Convert every line of the entries below into one numbered list, leaving out the blank lines.

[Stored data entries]
>> START

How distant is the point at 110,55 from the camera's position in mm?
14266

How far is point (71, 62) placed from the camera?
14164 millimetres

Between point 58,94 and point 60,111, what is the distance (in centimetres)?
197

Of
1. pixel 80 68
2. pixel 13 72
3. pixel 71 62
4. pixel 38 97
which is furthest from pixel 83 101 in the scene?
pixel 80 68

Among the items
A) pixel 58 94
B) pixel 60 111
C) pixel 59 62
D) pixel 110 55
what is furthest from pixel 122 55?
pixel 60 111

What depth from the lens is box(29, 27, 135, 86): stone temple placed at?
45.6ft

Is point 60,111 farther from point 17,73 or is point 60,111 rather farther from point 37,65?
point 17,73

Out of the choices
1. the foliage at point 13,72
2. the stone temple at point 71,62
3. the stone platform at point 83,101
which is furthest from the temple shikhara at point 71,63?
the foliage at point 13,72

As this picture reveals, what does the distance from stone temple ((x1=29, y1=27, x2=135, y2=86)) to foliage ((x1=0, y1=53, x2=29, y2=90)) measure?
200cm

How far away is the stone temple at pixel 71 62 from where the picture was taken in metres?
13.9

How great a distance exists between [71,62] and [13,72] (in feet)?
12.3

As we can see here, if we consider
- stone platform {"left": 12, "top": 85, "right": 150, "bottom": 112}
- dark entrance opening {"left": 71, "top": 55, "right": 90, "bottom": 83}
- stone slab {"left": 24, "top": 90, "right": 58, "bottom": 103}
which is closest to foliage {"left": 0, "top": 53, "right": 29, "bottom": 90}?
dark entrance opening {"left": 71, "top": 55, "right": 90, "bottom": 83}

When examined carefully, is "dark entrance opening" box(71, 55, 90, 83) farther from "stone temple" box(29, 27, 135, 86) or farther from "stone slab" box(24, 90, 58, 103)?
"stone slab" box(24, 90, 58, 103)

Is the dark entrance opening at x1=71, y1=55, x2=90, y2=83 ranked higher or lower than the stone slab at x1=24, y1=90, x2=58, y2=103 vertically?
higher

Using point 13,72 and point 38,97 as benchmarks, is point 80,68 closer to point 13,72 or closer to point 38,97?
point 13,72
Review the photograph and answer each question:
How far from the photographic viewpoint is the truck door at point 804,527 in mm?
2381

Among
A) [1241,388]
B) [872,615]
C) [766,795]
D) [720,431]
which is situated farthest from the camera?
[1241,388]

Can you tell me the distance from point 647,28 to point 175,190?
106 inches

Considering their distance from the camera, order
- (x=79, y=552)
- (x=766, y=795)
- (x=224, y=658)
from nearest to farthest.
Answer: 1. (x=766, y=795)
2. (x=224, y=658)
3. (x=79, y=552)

>> END

__Result of the exercise__
1. How distant is the point at 110,55 from the camera's position in mm?
2. 14266
3. How far is point (71, 62) placed from the camera?
4. 14164 millimetres
5. Between point 58,94 and point 60,111, what is the distance (in centimetres)?
6. 197
7. Of
8. 1. pixel 80 68
9. 2. pixel 13 72
10. 3. pixel 71 62
11. 4. pixel 38 97
12. which is furthest from pixel 83 101 in the scene?
13. pixel 80 68
14. Among the items
15. A) pixel 58 94
16. B) pixel 60 111
17. C) pixel 59 62
18. D) pixel 110 55
19. what is furthest from pixel 122 55?
20. pixel 60 111
21. What depth from the lens is box(29, 27, 135, 86): stone temple placed at?
22. 45.6ft
23. Is point 60,111 farther from point 17,73 or is point 60,111 rather farther from point 37,65?
24. point 17,73
25. Out of the choices
26. 1. the foliage at point 13,72
27. 2. the stone temple at point 71,62
28. 3. the stone platform at point 83,101
29. which is furthest from the temple shikhara at point 71,63?
30. the foliage at point 13,72
31. As this picture reveals, what does the distance from stone temple ((x1=29, y1=27, x2=135, y2=86)) to foliage ((x1=0, y1=53, x2=29, y2=90)) measure?
32. 200cm
33. How far away is the stone temple at pixel 71 62 from where the picture was taken in metres?
34. 13.9
35. How great a distance exists between [71,62] and [13,72] (in feet)?
36. 12.3
37. As we can see here, if we consider
38. - stone platform {"left": 12, "top": 85, "right": 150, "bottom": 112}
39. - dark entrance opening {"left": 71, "top": 55, "right": 90, "bottom": 83}
40. - stone slab {"left": 24, "top": 90, "right": 58, "bottom": 103}
41. which is closest to foliage {"left": 0, "top": 53, "right": 29, "bottom": 90}?
42. dark entrance opening {"left": 71, "top": 55, "right": 90, "bottom": 83}
43. When examined carefully, is "dark entrance opening" box(71, 55, 90, 83) farther from "stone temple" box(29, 27, 135, 86) or farther from "stone slab" box(24, 90, 58, 103)?
44. "stone slab" box(24, 90, 58, 103)
45. Is the dark entrance opening at x1=71, y1=55, x2=90, y2=83 ranked higher or lower than the stone slab at x1=24, y1=90, x2=58, y2=103 vertically?
46. higher
47. Using point 13,72 and point 38,97 as benchmarks, is point 80,68 closer to point 13,72 or closer to point 38,97?
48. point 13,72
49. Review the photograph and answer each question:
50. How far from the photographic viewpoint is the truck door at point 804,527 in mm?
51. 2381
52. Among
53. A) [1241,388]
54. B) [872,615]
55. C) [766,795]
56. D) [720,431]
57. which is situated farthest from the camera?
58. [1241,388]
59. Can you tell me the distance from point 647,28 to point 175,190?
60. 106 inches
61. Considering their distance from the camera, order
62. - (x=79, y=552)
63. - (x=766, y=795)
64. - (x=224, y=658)
65. from nearest to farthest.
66. Answer: 1. (x=766, y=795)
67. 2. (x=224, y=658)
68. 3. (x=79, y=552)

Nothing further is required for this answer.